M. et Mme Kernor la consolèrent de leur mieux, mais ce n'était point tâche facile.

En même temps ils caressaient les deux mignonnes, surtout la petite Sophie, qui avait les yeux noirs de Mme Kernor et le sourire de son mari.

Quand Gervaise fut apaisée et capable de parler et d'entendre, la jeune femme lui montra Sophie:

"C'est la mienne, n'est-ce pas, nounou? Dire qu'il y a plus d'un an que j'ai quitté mon enfant, et que j'hésite à la reconnaître.

La vôtre, Madame, c'est celle-ci," fit Gervaise en
désignant Juliette.

Et elle se couvrit de nouveau le visage pour sangloter de plus belle.

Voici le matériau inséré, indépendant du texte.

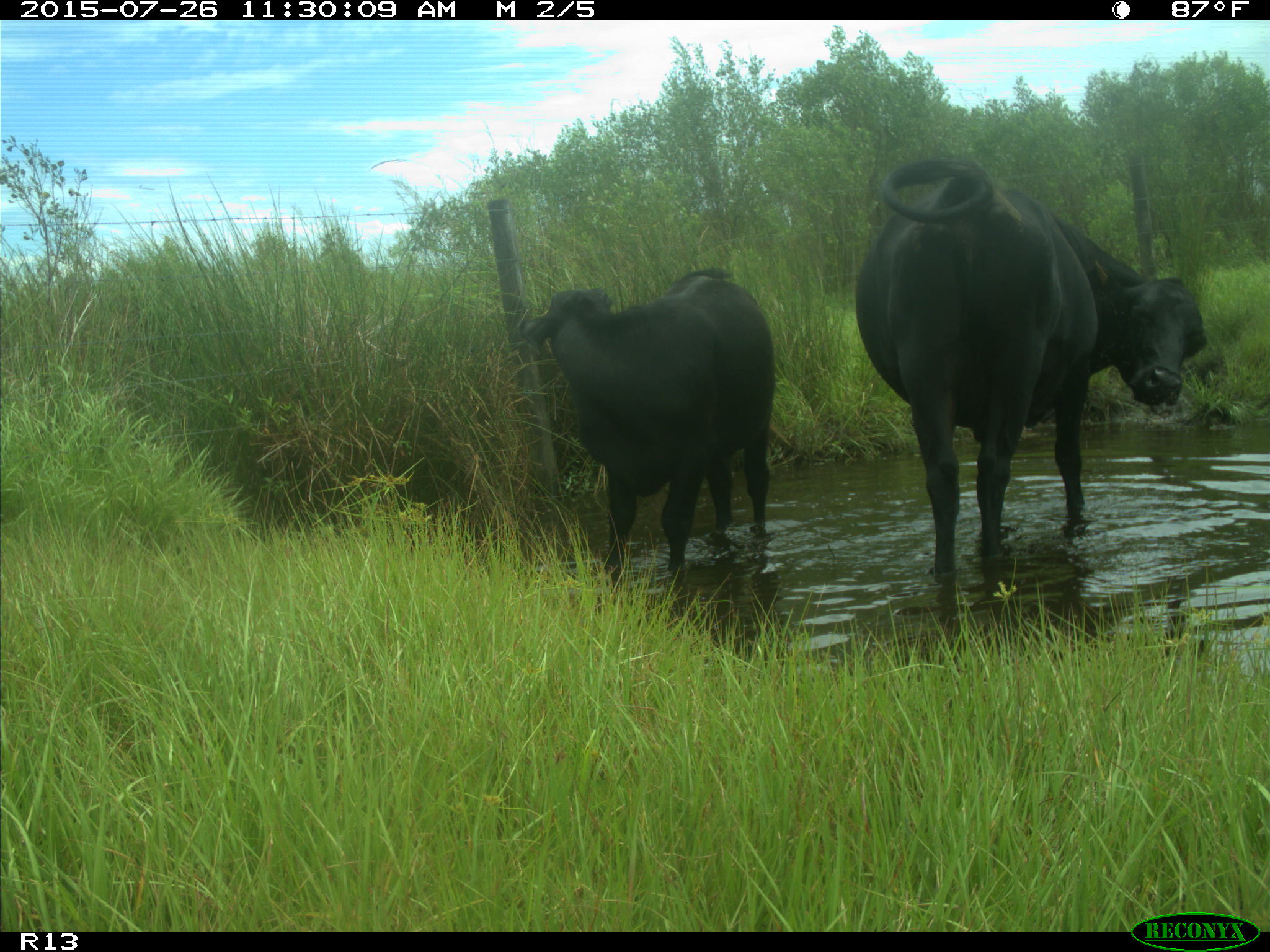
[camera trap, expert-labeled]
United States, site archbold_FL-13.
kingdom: Animalia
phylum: Chordata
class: Mammalia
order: Artiodactyla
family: Bovidae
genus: Bos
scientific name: Bos taurus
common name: domestic cow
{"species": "Bos taurus (domestic cow)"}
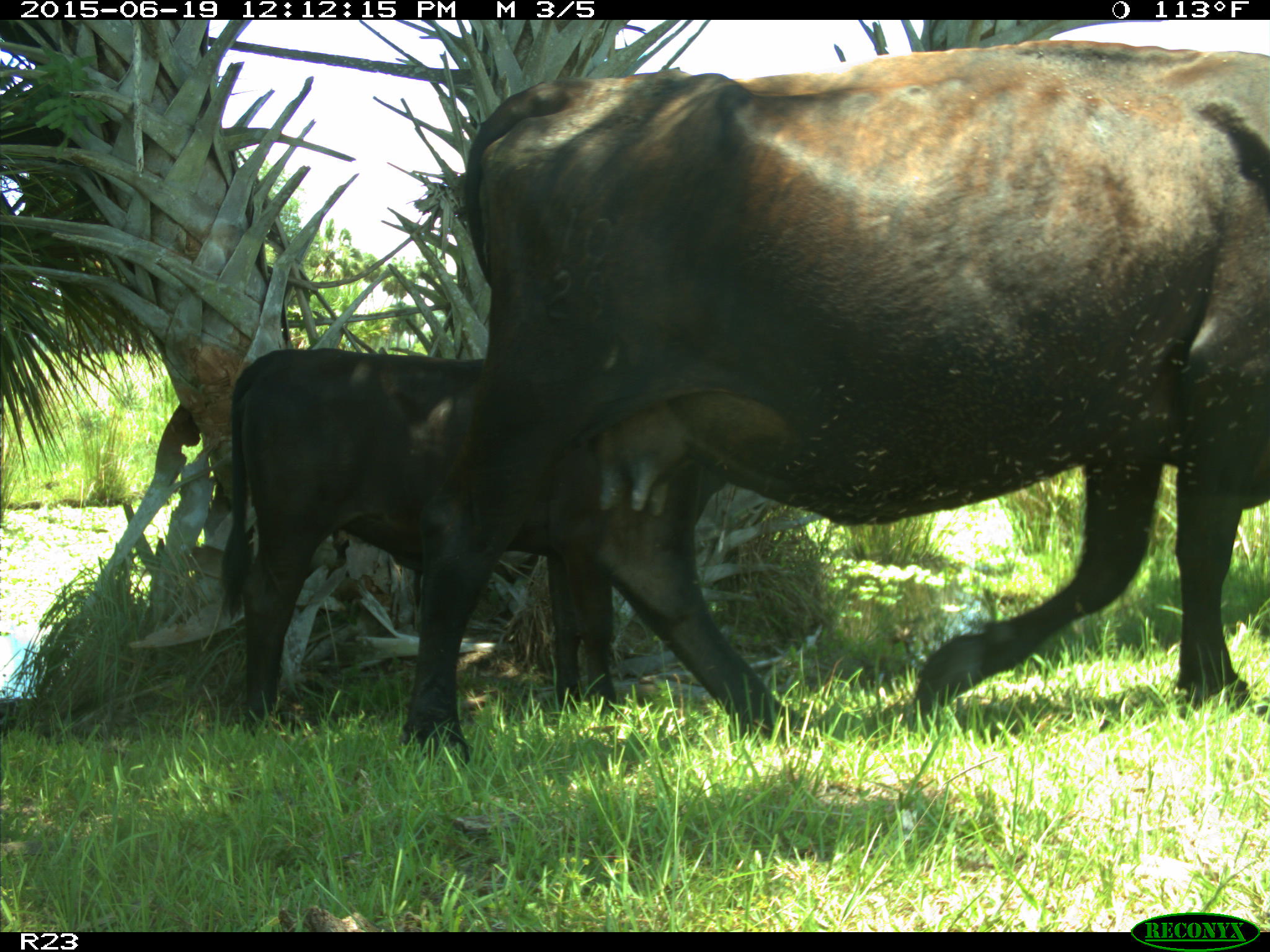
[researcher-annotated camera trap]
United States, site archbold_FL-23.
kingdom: Animalia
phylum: Chordata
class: Mammalia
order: Artiodactyla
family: Bovidae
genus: Bos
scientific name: Bos taurus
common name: domestic cow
Bos taurus (domestic cow).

Vraiment, l'idée qu'on lui enlevait son nourrisson n'était point faite pour tarir ses larmes.

Mme Kernor lâcha la petite Sophie pour presser Juliette contre son cur. Celle-ci n'avait rien des Kernor, c'était vrai; mais elle était plus frêle, plus blanche, et enfin, dans la suite, on retrouverait mieux chez elle les traits de la famille; même, en la bien considérant, on lui découvrait une vague ressemblance avec un aïeul de M. Kernor.

Gervaise fut comblée de présents et de bonnes paroles: elle avait si bien soigné Juliette! Mais tout cela parut redoubler son chagrin, au contraire, et le soir la trouva seule à la même place, pleurant toujours, sans que les cris suppliants de Sophie parvinssent à l'arracher à sa douleur.